# Excerpted passage
******************************
It’s not often one attends a string quartet concert and hears witty banter among the players, much less a description of the next arrangement as “an Italian sandwich” or “almost like a tiramisu.”
But this is exactly what Daniel Shevlin — the cellist with Well-Strung, the unabashedly sexy string quartet known for their inventive mash-ups of recognizable classical arrangements with contemporary pop songs — offered at the Saugatuck Center for the Arts Friday night.
What came next was a little Vivaldi and a little Lady Gaga, “our favorite Italian composers stuck on top of each other,” Shevlin said.
The boys were admittedly hungry, as was the Saugatuck audience for their terrific show. They call these pop-plus-classical songs “POPssicals,” also the title of their 2015 album, and make great use of the likes of Bach and Mozart as well as Britney Spears and Lourde. Their live performance offered a little something for everyone, both high- and low-brow, a wide variety of beautiful music, tasty eye candy, and a whole lot of fun, in two nicely-paced one-hour acts, that left the audience wanting more.
Based in New York City, the men of Well Strung have been playing together since 2012 and described by HuffPost as “hunky gay stars.” They’re a perfect fit for Saugatuck, though this is only the second time they’ve played in Michigan. They have a well established a following in another famously gay beach resort town, Provincetown, Mass.
However, cellist Shevlin performed in Mason Street Warehouse’s 2007 “Altar Boyz,” so this was a return to the theater for him. His boldly theatrical performance is shot through with his musical theater expertise, and two of his fellow musicians also have a background in the art form. Their dramatic flair has a big payoff, as each of the men complement each other stylistically in terms of vocals, playing, as well as looks.
******************************
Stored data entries
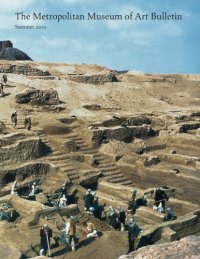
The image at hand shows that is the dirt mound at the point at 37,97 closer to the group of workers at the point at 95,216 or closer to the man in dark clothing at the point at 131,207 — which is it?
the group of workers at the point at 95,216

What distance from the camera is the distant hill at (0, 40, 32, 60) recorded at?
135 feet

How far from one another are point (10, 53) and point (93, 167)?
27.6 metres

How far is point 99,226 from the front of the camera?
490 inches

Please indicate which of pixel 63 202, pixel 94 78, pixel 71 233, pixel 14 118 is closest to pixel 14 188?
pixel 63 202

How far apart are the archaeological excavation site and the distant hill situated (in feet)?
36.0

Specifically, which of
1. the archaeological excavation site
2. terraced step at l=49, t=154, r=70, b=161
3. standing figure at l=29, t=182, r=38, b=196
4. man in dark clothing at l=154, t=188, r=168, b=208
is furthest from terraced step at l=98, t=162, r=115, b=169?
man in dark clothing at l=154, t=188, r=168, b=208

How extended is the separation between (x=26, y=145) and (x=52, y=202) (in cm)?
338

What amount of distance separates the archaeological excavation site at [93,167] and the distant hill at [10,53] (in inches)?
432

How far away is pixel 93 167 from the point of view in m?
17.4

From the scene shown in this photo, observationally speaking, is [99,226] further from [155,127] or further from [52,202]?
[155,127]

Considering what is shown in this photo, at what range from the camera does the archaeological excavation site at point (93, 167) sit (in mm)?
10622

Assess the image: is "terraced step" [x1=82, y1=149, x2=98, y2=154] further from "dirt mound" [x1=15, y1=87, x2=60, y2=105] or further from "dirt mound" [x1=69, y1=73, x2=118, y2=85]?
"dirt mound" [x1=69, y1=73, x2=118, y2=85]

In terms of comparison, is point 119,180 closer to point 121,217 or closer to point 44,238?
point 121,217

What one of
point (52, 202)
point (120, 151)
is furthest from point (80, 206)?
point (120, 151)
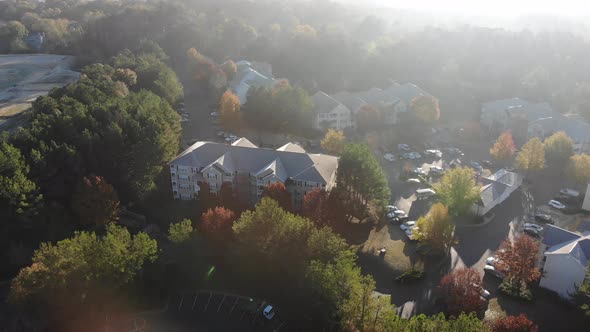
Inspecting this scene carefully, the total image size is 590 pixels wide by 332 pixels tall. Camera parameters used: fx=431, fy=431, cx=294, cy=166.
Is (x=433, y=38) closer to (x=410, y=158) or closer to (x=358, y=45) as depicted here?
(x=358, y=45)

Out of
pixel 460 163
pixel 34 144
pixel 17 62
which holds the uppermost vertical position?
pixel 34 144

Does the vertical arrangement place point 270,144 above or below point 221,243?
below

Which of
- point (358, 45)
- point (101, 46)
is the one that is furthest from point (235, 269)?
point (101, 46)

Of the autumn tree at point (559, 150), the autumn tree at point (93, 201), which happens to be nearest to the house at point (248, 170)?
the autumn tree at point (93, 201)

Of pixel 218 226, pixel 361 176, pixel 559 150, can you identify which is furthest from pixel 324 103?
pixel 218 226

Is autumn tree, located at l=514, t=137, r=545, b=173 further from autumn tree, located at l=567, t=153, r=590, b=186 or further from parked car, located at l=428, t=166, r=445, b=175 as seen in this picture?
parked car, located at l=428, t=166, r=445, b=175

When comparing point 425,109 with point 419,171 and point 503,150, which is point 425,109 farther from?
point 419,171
******************************
Return the concert review's wording unchanged, everything from "However, cellist Shevlin" down to "well as looks.". The rows are not needed for anything here.

# Solution
However, cellist Shevlin performed in Mason Street Warehouse’s 2007 “Altar Boyz,” so this was a return to the theater for him. His boldly theatrical performance is shot through with his musical theater expertise, and two of his fellow musicians also have a background in the art form. Their dramatic flair has a big payoff, as each of the men complement each other stylistically in terms of vocals, playing, as well as looks.